Nottingham and Leicester City Libraries were both providing well-used music and drama sets services, loaning material to local amateur groups who wouldn’t be able to afford the rates from commercial publishers. However, this was at a cost that neither local authority could continue to support. Nottingham City Council showed strong leadership by persisting in trying to find a solution, approaching Leicester to discuss the idea of combining the two services.
Nottingham proactively communicated and engaged with the music and drama community in Nottingham/shire and Leicester/shire at every stage. They also sought both local and national partnerships, including with Making Music as the UK-wide body representing music groups, and with their local voluntary sector organisations who would be users of the service.
The project is completely innovative. It has commissioned the first purpose-built music library IT system, allowing users to browse the catalogue online, to view the availability of material in real time, and to make reservations of music sets up to a year in advance. It reduces staff time spent on administrative tasks, enabling them to instead provide expert musical advice.
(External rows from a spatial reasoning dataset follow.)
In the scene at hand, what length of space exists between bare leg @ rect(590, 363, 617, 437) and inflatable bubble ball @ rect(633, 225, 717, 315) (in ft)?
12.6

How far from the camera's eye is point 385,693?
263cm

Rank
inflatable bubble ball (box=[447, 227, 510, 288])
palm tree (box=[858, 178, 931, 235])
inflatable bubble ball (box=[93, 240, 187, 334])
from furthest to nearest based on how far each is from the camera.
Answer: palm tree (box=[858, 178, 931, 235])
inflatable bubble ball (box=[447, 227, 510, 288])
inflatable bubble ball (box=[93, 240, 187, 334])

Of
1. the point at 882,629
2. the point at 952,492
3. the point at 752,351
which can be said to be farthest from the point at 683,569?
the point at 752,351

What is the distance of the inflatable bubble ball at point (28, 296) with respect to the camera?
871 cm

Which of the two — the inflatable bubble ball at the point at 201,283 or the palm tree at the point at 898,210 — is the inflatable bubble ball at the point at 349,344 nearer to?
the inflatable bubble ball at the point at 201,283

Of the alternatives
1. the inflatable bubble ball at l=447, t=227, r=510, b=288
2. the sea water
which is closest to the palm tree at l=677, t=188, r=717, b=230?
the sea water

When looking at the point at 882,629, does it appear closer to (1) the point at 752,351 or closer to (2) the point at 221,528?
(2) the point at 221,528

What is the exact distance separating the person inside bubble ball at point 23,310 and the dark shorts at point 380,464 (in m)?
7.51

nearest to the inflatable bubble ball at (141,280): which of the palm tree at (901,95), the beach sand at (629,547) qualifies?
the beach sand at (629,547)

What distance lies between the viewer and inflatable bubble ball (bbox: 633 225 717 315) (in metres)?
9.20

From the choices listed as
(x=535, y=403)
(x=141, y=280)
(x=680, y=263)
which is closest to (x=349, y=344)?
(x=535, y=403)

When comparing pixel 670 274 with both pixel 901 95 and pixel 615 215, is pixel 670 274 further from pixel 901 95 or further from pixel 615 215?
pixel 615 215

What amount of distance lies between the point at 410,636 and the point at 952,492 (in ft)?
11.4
It is also the first regional hub performing arts library, a model now being considered by other local authorities.
The business plan for the new NPALS was built on ultimate sustainability: it projects break-even within two years, subsequently generating sufficient surplus to cover ongoing capital costs and paying back its capital investment over five years. This service can therefore remain under the wings of the local authority, supporting music and drama groups long-term, without it costing the local authority anything.